See, the quantity of data is proportional to AI performance.
As mentioned earlier, neural networks are clever compressors of data. If you don't feed them many examples, they won't know how to react to "out of distribution" samples. Instead, they’ll just guess!
Have a look at 12 Types of Neural Network Activation Functions to learn more about this process.
Start with as much data as you can afford to collect and label, and once you have your first model trained, extrapolate how much more you will need so that you’re able to cover any edge case you plan to encounter.
3. Who oversees training data at your company?
The strongest ML teams in the world now have directors of data operations on board. These ensure that the company maintains excellent training data, much like lead engineers maintain excellent code.
When you're starting small, however, the machine learning lead can be the person in charge of training data.
As you scale, you'll notice that training data becomes the fulcrum of your ML-Ops strategy, and you might feel the need to have either an individual or a whole team in charge of a) making training data available and b) maintaining it throughout the business.
If you are looking for a career in data science or want to hire a data scientist, check out 40+ Data Science Interview Questions and Answers.
Whoever you hire to oversee training data at your company, it’s super important that you control who has access to it.
Whilst training data isn’t as obviously compromising as personal data, it can still indicate what your models do.
And the last thing you want is your competitors uncovering this information.
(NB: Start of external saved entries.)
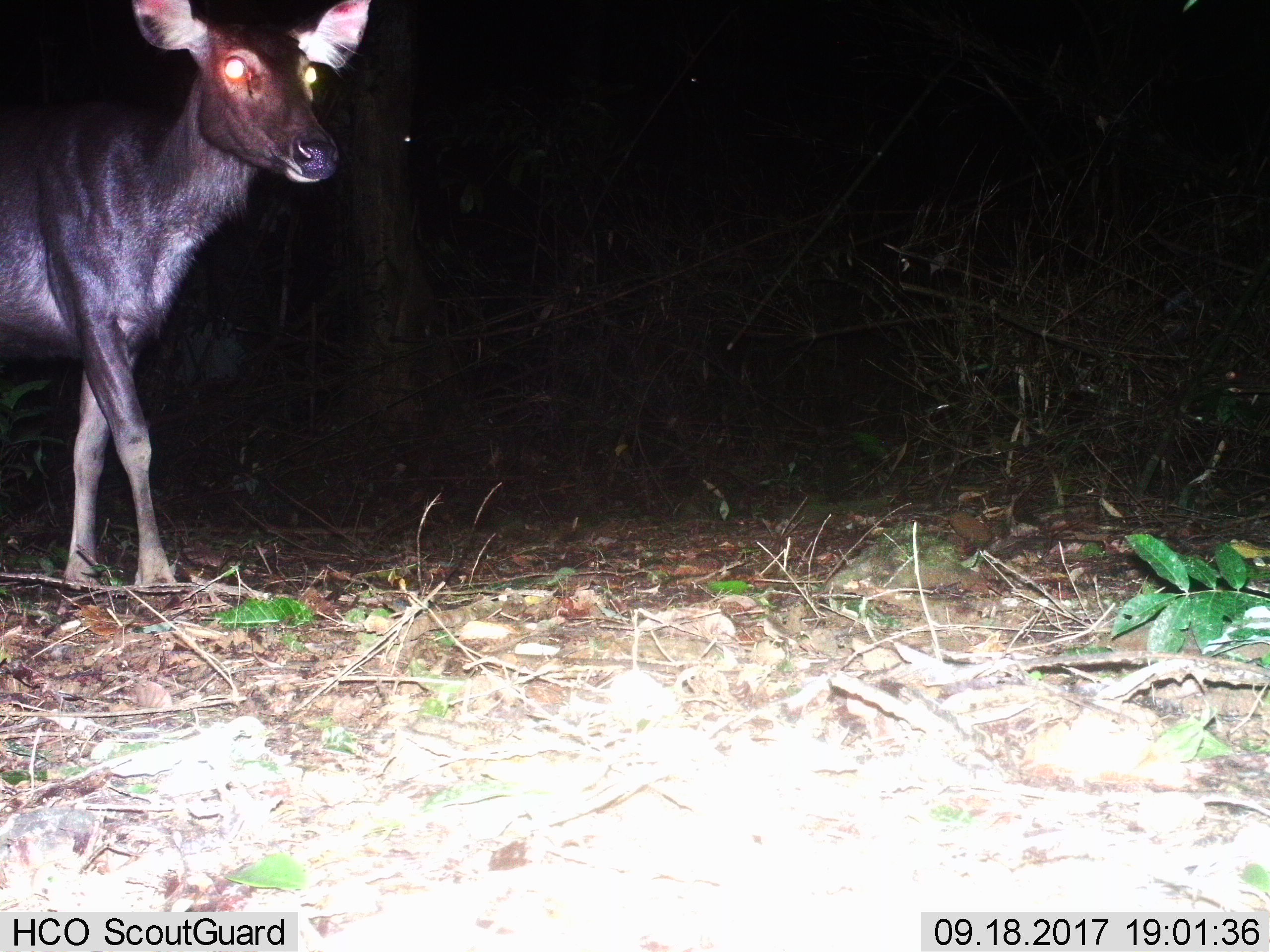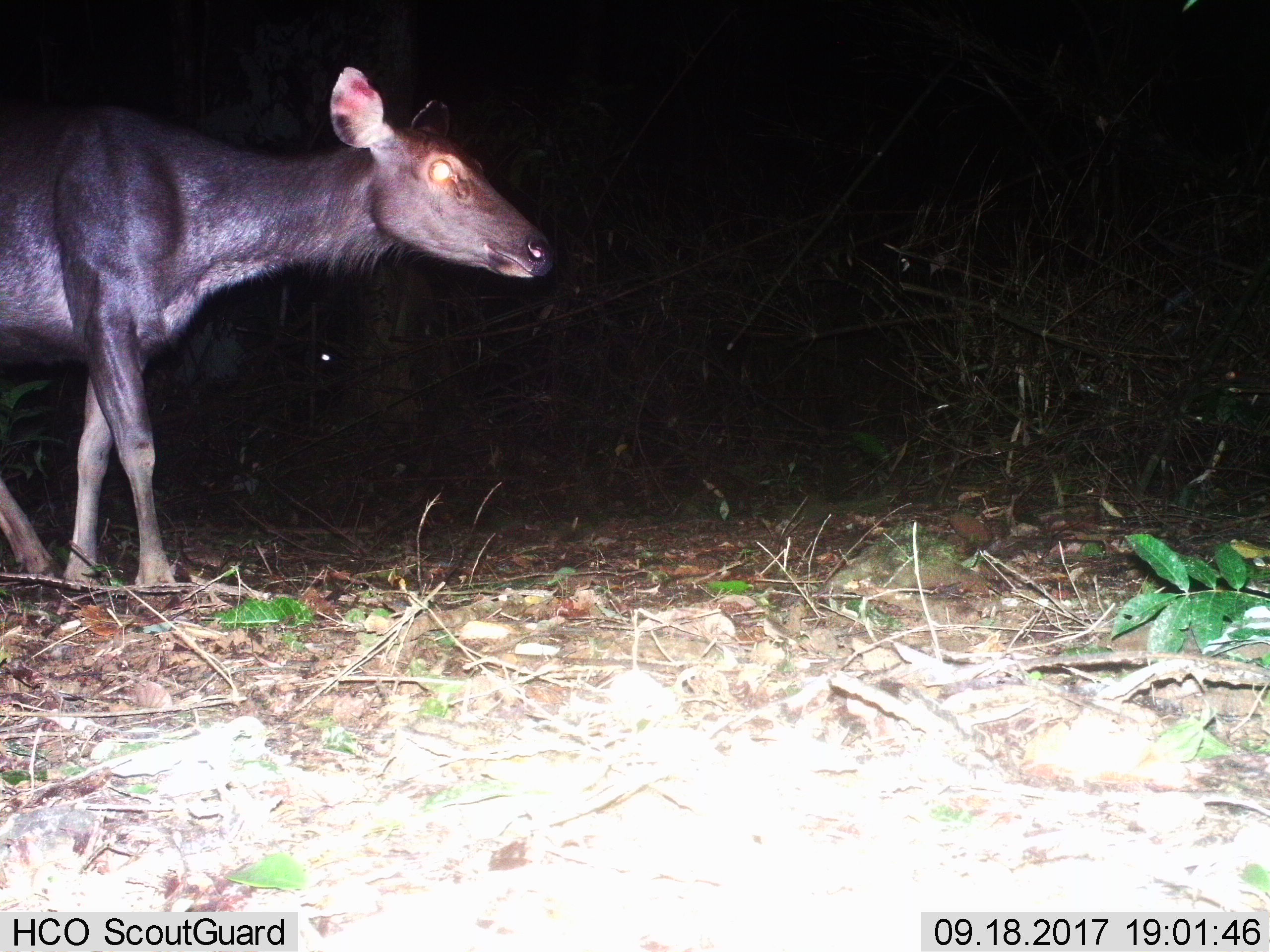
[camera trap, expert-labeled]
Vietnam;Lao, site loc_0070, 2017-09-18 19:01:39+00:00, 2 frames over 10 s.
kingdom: Animalia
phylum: Chordata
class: Mammalia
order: Artiodactyla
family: Cervidae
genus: Rusa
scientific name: Rusa unicolor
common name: sambar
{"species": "sambar (Rusa unicolor)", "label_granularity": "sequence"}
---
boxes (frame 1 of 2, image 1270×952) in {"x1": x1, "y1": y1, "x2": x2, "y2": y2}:
sambar: {"x1": 0, "y1": 0, "x2": 366, "y2": 591}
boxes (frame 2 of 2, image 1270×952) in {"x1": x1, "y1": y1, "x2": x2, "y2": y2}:
sambar: {"x1": 0, "y1": 65, "x2": 552, "y2": 590}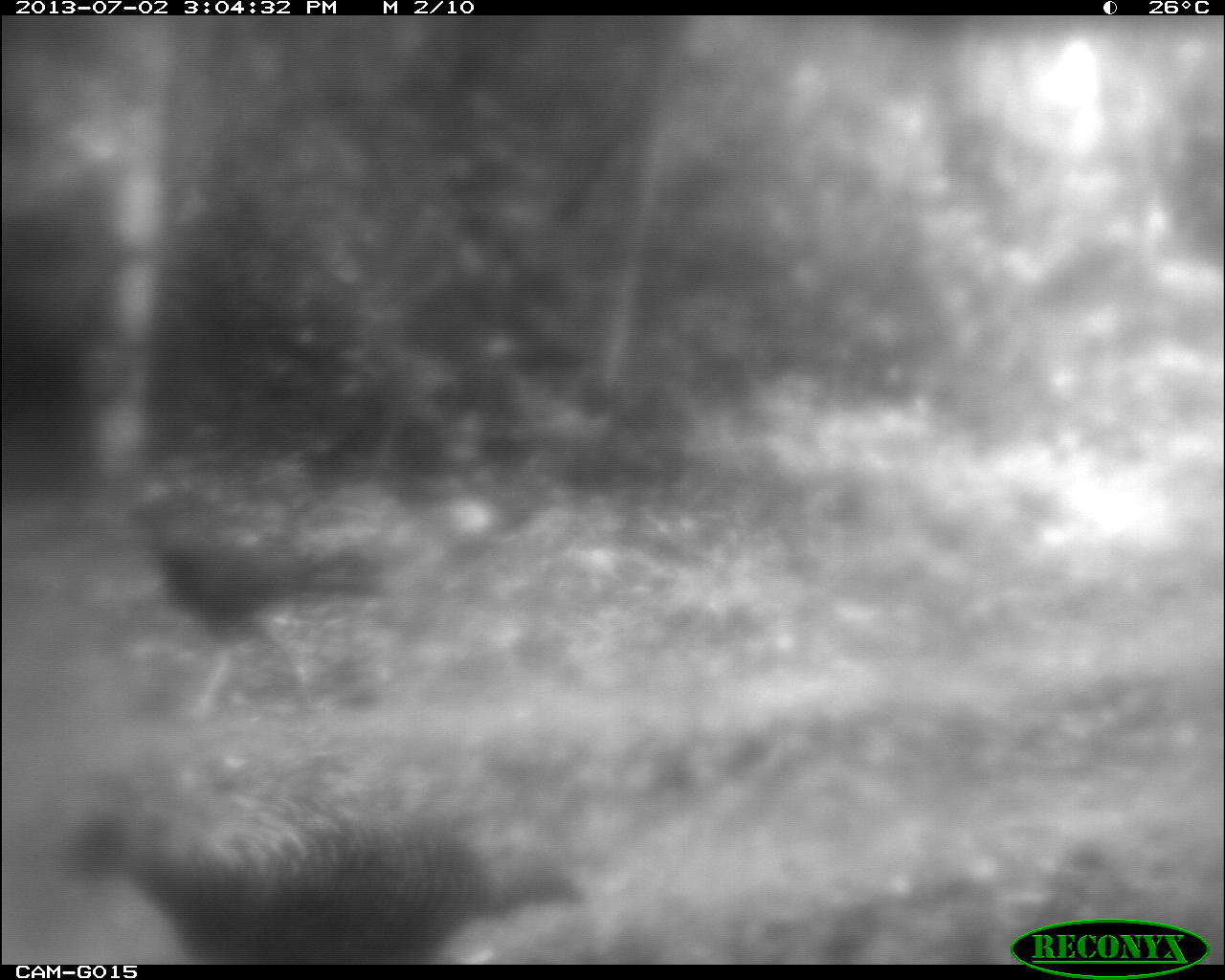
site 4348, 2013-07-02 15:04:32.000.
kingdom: Animalia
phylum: Chordata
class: Aves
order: Galliformes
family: Phasianidae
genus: Meleagris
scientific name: Meleagris ocellata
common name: ocellated turkey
Meleagris ocellata (ocellated turkey), count 2.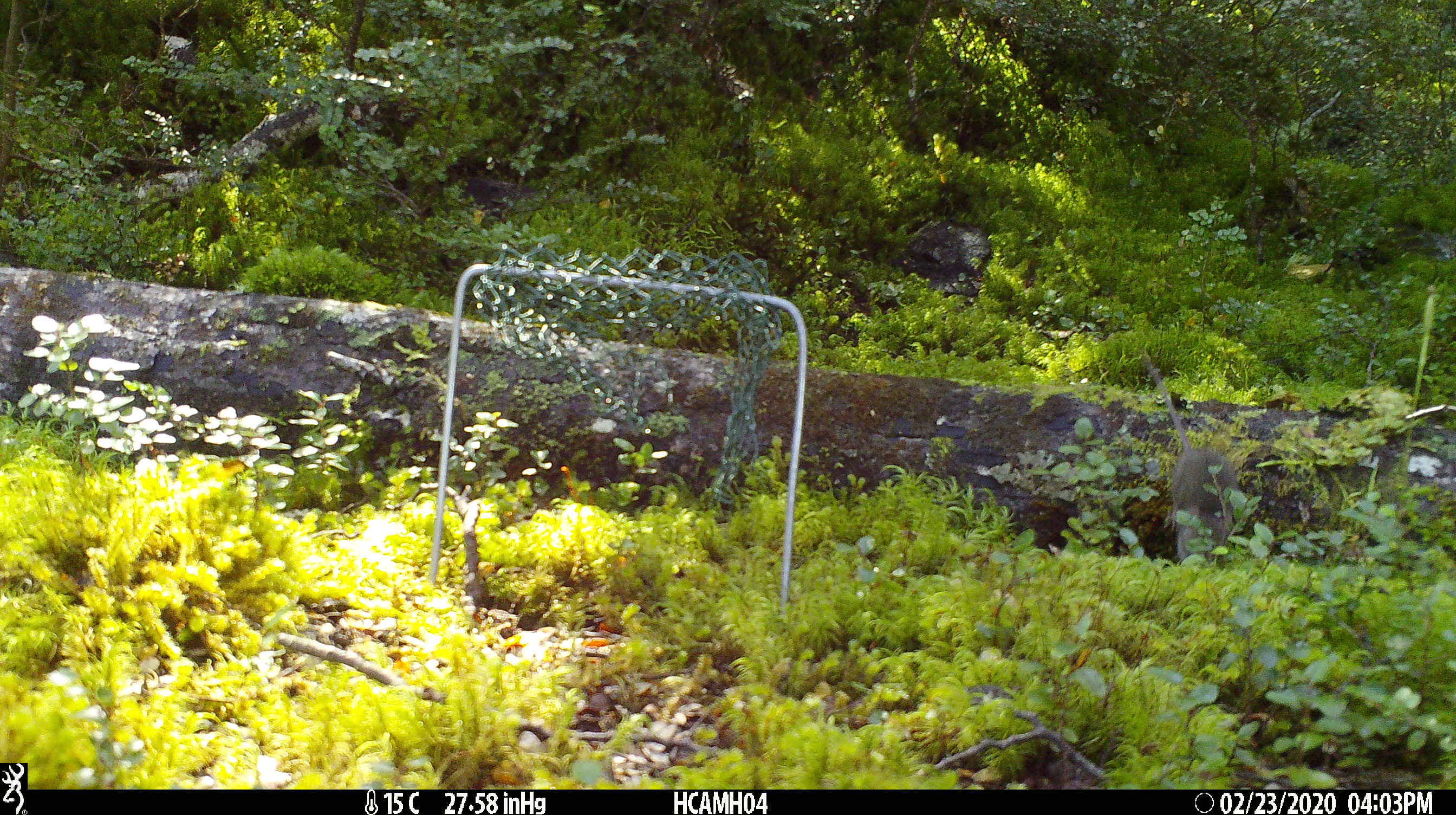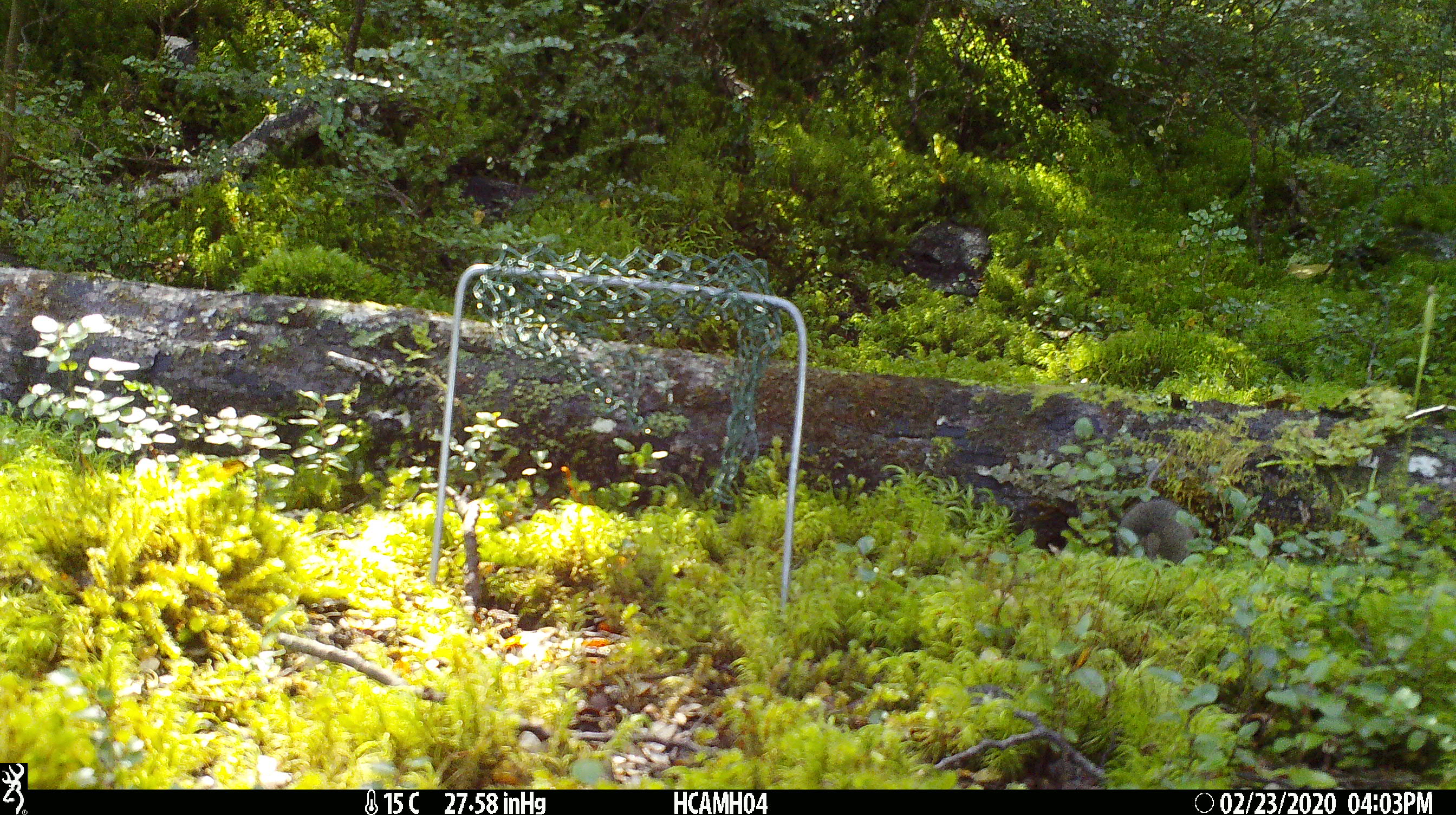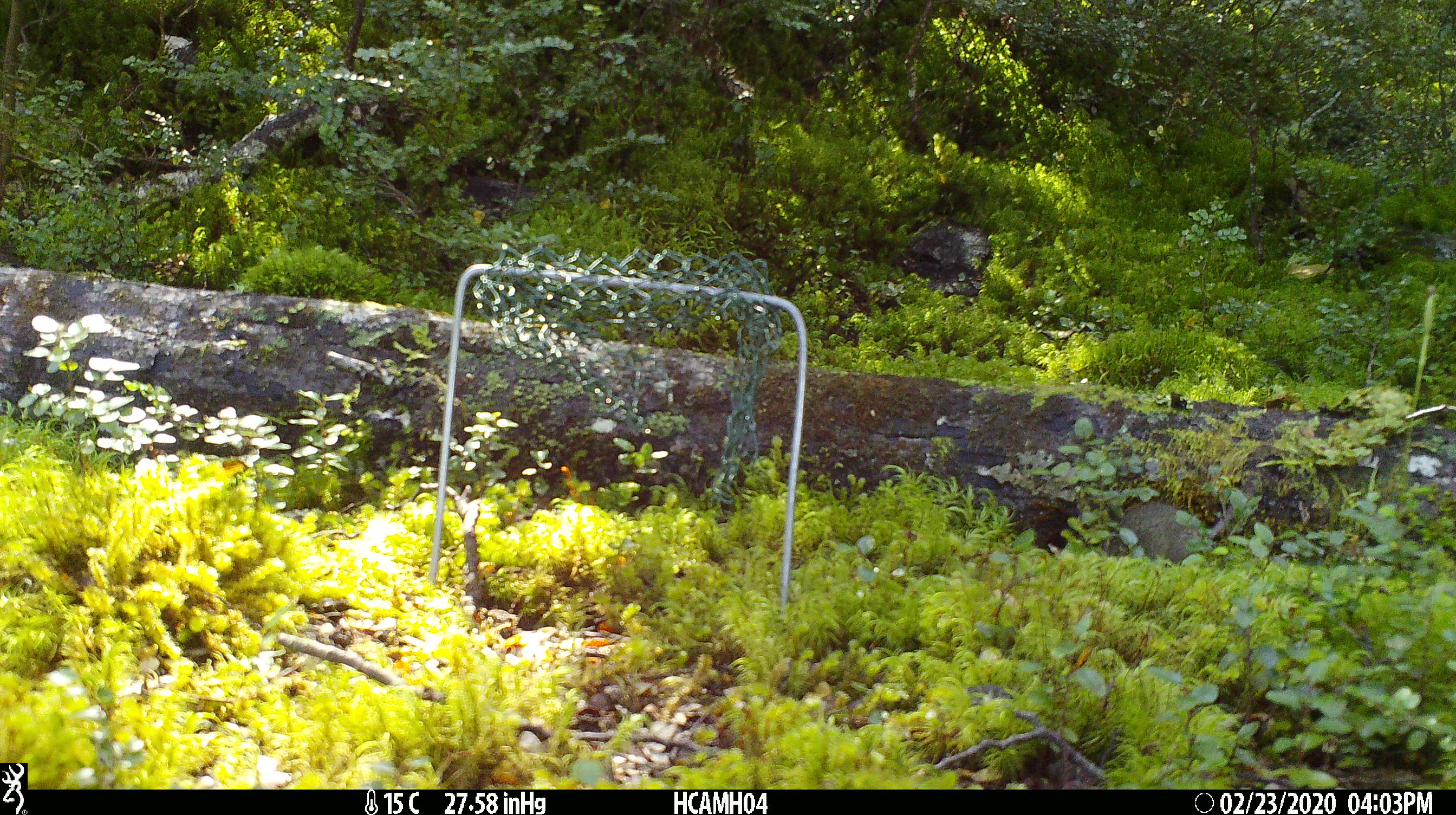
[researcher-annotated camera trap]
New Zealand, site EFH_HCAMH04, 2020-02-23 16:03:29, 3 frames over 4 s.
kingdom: Animalia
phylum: Chordata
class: Mammalia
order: Rodentia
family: Muridae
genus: Mus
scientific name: Mus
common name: mouse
As such, make sure that you enforce restricted access procedures once you’ve put a team together.
Key takeaways
Annotating data is a complex challenge, and it’s one part of AI that requires humans to take the lead.
When’s the right time to start?
Only once you’ve hired your first engineer and armed them with the right tools should you start annotating data.
From there, they’ll need access to training data that’s unique to your business, the right annotation platform—and enough data to work with.
If you are looking for a free image annotation tool, check out The Complete Guide to CVAT—Pros & Cons.
Then, once you’ve figured out what to label and how, you can start annotating your data so that your machine learning models can start making more accurate predictions, thus helping your business grow.
Of course, it's a process, and it’s really important that you measure your team’s performance to keep improving and reaching your goals.